When talking about the story versus the script I should be clear. The story is the outline that the script is based upon and defines the elements and timeline of the script. The director determines not only the tone that the actors offer but also the pacing and camera shots to help ellicit the emotional response of the audience.

One of the weaknesses that I found in the story was that there was little sign of adult leadership and deep-rooted political motives. It felt more like we were bearing witness to young tools being used by a very few adult icons with some big consequences that we have little chance of understanding.

I also found it difficult to understand how Rey so easily picked up on how to tap into her abilty to use the Force and so handily stood up to Kylo Ren who had years of training in it. Perhaps those who inhabit isolated desert planets develop a more inate ability with the Force than others do or perhaps there is more to Rey’s backstory than we’ve seen so far but her skill was far too readily accessible for me to find palatable.

I also would have prefered a more emotionable journey than what was offered. More expressive shots of the actors as they emoted what they were feeling. I gathered that the film was more targetted towards a younger audience than me.

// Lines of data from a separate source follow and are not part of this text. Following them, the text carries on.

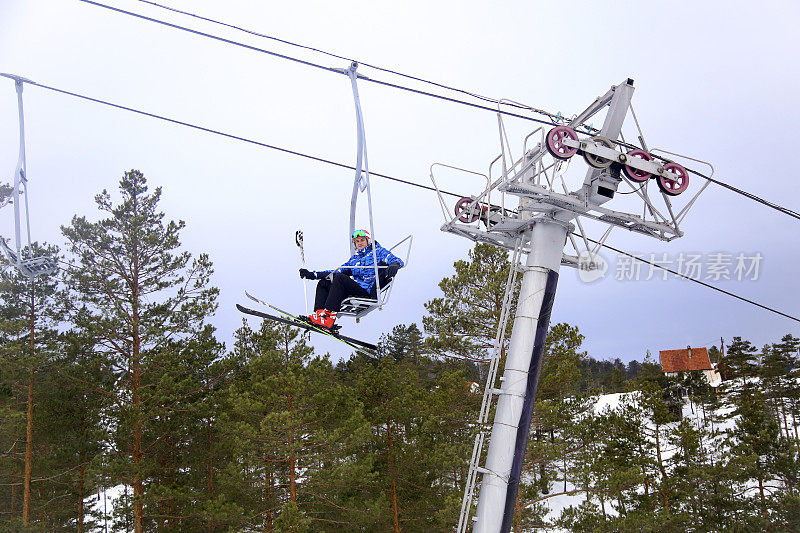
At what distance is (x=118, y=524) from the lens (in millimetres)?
21266

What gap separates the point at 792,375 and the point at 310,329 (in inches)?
1660

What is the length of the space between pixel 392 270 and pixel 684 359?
261 ft

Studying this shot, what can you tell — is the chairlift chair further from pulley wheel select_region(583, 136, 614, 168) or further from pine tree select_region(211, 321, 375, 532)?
pine tree select_region(211, 321, 375, 532)

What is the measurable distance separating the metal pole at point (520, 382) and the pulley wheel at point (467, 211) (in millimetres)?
1109

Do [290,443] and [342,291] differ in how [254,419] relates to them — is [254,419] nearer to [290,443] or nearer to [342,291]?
[290,443]

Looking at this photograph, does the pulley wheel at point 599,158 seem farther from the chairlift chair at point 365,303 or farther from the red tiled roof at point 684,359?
the red tiled roof at point 684,359

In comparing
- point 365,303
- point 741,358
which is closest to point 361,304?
point 365,303

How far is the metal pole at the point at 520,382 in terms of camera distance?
24.2 feet

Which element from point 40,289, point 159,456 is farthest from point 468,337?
point 40,289

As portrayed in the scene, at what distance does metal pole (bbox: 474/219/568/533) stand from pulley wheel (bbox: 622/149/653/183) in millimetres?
1040

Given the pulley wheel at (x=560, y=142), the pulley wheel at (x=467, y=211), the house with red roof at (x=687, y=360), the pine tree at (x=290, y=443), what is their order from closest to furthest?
the pulley wheel at (x=560, y=142)
the pulley wheel at (x=467, y=211)
the pine tree at (x=290, y=443)
the house with red roof at (x=687, y=360)

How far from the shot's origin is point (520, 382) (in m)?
7.54

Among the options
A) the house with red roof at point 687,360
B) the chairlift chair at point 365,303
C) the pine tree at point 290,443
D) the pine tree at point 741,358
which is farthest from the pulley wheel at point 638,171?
the house with red roof at point 687,360

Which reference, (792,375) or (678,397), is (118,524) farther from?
(792,375)
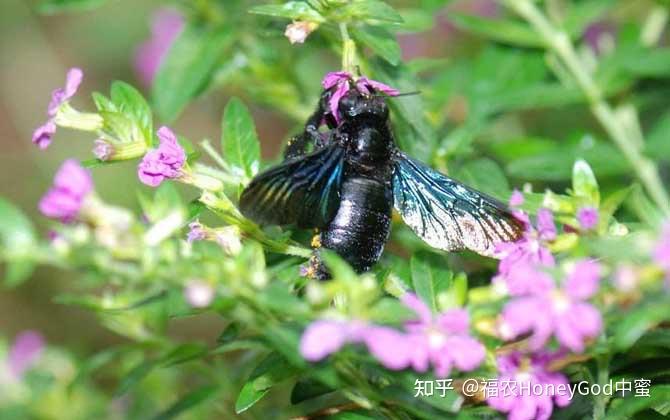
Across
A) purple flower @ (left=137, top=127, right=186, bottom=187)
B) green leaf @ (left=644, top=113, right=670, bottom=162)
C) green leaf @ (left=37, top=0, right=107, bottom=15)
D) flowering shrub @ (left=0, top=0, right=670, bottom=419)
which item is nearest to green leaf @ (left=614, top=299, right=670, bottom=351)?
flowering shrub @ (left=0, top=0, right=670, bottom=419)

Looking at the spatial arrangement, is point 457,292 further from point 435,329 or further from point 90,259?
point 90,259

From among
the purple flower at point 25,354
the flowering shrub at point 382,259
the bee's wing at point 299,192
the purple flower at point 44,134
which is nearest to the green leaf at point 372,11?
the flowering shrub at point 382,259

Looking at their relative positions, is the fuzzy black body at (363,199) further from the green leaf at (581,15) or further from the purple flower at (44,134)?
the green leaf at (581,15)

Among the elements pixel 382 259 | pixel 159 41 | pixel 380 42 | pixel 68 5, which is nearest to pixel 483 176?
pixel 382 259

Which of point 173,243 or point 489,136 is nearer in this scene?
point 173,243

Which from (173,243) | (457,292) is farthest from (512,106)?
(173,243)

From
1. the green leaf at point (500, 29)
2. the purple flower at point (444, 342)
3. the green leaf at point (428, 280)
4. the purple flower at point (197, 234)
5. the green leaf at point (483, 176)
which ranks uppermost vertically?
the green leaf at point (500, 29)
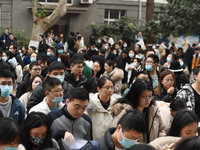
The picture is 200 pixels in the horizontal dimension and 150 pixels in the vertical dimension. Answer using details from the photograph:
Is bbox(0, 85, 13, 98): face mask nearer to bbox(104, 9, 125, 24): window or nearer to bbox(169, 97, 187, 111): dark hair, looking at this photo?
bbox(169, 97, 187, 111): dark hair

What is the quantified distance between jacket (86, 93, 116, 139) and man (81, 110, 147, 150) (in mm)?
1546

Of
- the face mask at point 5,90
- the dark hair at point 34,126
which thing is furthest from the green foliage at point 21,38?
the dark hair at point 34,126

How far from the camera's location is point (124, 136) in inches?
142

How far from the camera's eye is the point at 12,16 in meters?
25.0

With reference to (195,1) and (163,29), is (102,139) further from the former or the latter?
(163,29)

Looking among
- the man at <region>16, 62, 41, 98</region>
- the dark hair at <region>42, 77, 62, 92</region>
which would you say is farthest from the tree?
the dark hair at <region>42, 77, 62, 92</region>

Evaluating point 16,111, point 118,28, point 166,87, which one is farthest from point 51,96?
point 118,28

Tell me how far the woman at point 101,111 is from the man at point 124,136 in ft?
5.07

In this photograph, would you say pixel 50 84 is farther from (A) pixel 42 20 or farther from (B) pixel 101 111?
(A) pixel 42 20

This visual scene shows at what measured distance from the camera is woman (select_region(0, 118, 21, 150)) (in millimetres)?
3578

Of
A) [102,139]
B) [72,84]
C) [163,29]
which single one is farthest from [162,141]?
[163,29]

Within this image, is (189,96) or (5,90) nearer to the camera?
(5,90)

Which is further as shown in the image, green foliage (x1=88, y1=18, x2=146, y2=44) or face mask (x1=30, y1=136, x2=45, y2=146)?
green foliage (x1=88, y1=18, x2=146, y2=44)

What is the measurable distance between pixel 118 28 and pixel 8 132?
2296 centimetres
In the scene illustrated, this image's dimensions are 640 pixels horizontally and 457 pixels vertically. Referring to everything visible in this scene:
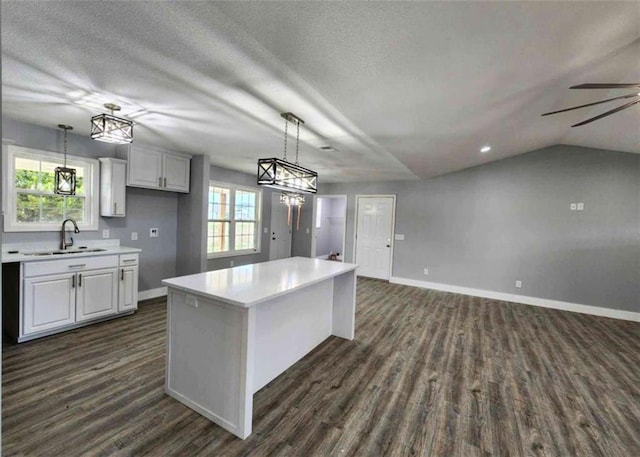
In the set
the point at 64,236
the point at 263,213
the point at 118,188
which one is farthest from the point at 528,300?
the point at 64,236

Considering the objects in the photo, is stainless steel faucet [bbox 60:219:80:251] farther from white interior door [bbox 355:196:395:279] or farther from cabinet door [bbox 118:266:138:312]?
white interior door [bbox 355:196:395:279]

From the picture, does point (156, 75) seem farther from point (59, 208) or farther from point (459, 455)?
point (459, 455)

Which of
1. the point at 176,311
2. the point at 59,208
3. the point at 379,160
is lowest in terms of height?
the point at 176,311

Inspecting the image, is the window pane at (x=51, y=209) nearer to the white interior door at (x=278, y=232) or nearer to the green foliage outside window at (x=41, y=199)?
the green foliage outside window at (x=41, y=199)

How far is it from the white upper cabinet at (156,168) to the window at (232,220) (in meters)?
0.91

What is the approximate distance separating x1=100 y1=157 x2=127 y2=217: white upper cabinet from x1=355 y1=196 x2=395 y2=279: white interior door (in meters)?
4.66

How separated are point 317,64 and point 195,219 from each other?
354cm

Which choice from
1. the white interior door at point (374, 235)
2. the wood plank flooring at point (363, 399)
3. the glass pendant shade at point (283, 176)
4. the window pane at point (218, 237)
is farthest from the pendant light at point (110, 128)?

So where does that leave us?

If the silimarities between A New Hope and The Force Awakens were meant more as a nod to the original film then I say thank you. It was put on a bit too heavy but thank you. I would have prefered a fresh film with all new experiences and more chances for an emotional connection to the characters. Even so, there was enough difference in the characters to offer this still in the upcoming films and new possibilities and I look forward to seeing what lies in store for the rest of the Star Wars saga.